The City Council’s FY21 budget vote was a racial and economic justice litmus test and we now have the results. We commend the councilmembers who voted NO on the FY21 City budget and its fake NYPD budget cuts for standing with families who have lost loved ones to police, Black, Latinx and other New Yorkers color, and the movement. All others, including Speaker Corey Johnson, as well as Mayor de Blasio, have demonstrated that they do not value Black and Brown lives and that their priorities are, instead, their own political ambitions and allegiance to the NYPD.

Our communities have been devastated by the coronavirus pandemic and the economic and police violence crises that have coincided with it, yet, in spite of this, the City administration has chosen to forsake our health, safety and well-being and continue the trend of treating the police as if they are above the law, even in the budget.

The Mayor, Speaker and members of the City Council who voted for the budget are trying to use tricks and lies to fool New Yorkers into believing they have met the widely-supported demand to #defundNYPD and invest in our communities. They are doing this because they are scared and because they know New Yorkers will protest – in the streets and with their votes.

To help set the record straight, here’s some of what the budget that was passed does:

1.     Protects officers who kill and abuse New Yorkers by failing to hold the NYPD financially accountable for the hundreds of millions it spends to keep brutal and corrupt officers on the force and the hundreds of millions it costs taxpayers in police brutality civil suits.

2.     Maintains policing infrastructure in schools and continues to support criminalization of the homeless. Simply transferring School Safety Agents to the Department of Education doesn’t take cops out of schools and doesn’t result in savings that can be invested in our communities. The same is true of transferring officers involved in homeless outreach/policing to other departments.

3.     Supports NYPD’s expansion into mental health response – which will only lead to more police killings and brutality against vulnerable New Yorkers who require medical attention and care.

4.     Furthers the systemic inequities, which have existed and been expanded in our city for decades and have been brought into sharp focus by the pandemic. The budget fails to make meaningful cuts to the NYPD budget so that funds can be invested in infrastructure and programs our communities need for a more equitable recovery from the pandemic, while making cuts to essential departments and services.

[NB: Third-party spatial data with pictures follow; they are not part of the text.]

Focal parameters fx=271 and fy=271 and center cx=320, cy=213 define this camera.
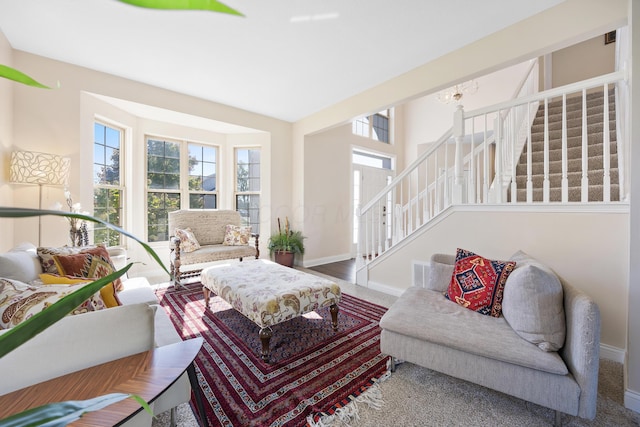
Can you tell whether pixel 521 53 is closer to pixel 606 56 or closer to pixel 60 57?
pixel 606 56

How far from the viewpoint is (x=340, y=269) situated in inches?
181

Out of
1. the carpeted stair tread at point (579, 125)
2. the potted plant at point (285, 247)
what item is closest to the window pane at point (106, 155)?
the potted plant at point (285, 247)

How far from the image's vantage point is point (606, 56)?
427 centimetres

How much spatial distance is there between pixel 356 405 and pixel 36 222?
142 inches

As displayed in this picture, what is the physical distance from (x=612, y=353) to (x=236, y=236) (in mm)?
4155

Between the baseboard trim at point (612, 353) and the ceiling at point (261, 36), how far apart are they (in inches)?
105

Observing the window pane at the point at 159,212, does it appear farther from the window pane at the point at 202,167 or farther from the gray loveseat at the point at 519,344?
the gray loveseat at the point at 519,344

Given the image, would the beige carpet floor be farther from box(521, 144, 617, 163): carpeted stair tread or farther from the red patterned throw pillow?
box(521, 144, 617, 163): carpeted stair tread

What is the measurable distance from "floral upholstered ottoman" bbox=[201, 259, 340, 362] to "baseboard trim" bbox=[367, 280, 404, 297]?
113cm

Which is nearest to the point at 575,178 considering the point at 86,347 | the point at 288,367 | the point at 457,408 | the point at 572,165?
the point at 572,165

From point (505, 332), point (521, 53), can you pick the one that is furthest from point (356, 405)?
point (521, 53)

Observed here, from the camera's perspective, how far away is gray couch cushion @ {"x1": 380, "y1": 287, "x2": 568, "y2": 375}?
4.49 feet

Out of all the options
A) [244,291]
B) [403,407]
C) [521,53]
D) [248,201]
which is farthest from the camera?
[248,201]

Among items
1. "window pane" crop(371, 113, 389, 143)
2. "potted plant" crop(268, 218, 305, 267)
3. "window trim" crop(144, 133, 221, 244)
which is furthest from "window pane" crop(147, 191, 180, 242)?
"window pane" crop(371, 113, 389, 143)
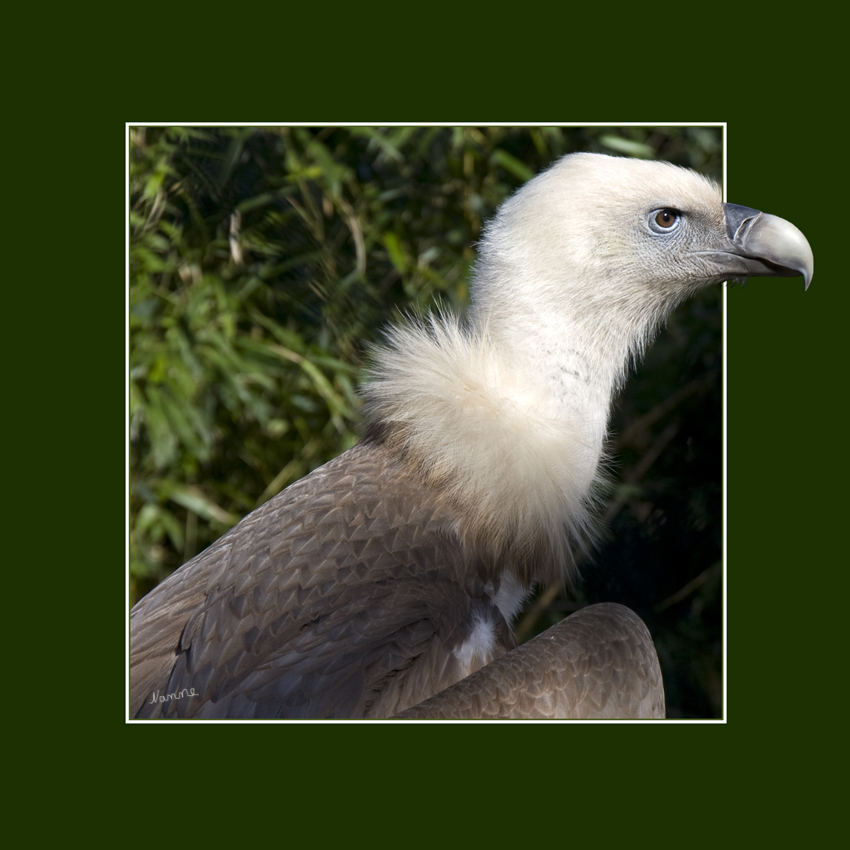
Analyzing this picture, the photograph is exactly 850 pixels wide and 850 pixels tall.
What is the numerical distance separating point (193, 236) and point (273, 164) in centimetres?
30

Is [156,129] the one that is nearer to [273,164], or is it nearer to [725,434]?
[273,164]

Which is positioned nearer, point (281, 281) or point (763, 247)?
point (763, 247)

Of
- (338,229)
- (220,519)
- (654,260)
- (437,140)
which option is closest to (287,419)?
(220,519)

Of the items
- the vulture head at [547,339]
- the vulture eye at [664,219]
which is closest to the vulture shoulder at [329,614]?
the vulture head at [547,339]

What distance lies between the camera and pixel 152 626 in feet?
7.75

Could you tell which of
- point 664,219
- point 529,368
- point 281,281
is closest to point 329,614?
point 529,368

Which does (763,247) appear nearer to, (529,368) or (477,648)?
(529,368)

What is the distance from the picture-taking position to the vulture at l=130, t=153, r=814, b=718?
2.17 m

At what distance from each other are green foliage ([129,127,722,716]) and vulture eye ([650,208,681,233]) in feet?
1.10

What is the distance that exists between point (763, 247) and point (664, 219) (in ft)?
0.78

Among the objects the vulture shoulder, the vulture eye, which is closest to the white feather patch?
the vulture shoulder

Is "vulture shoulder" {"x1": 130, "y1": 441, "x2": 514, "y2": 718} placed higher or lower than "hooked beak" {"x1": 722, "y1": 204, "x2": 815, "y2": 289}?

That is what our so-called “progressive” City Council has given us. It’s is disgusting and utterly unacceptable.

While Mayor de Blasio, Speaker Corey Johnson and many in the New York City Council have failed New Yorkers, including and especially the families whose loved ones were killed by the NYPD who have been leading the way to change, we want to uplift what the movement has accomplished and what we will continue to fight for: Through decades of organizing and, most recently, weeks of rising up in the streets we have shifted the public narrative about policing and safety. Our City is waking up to what Black, Latinx and other communities of color have always known – safety does not come from the police, who have always served the purpose of protecting the property and interests of the white elite and the racist-capitalist state. Meeting peoples’ needs and addressing the root causes of inequity is what brings safety.

The movement has built incredible power in these last few months of phone calls, letters, emails, petitions, and taking the streets and the social media stratosphere and this is just the beginning. With the leadership of families who’ve lost loved ones to police and dozens of organizations across the City, we are taking this power into the next fiscal year’s #DefundNYPD for #NYCBudgetJustice campaign, which starts now.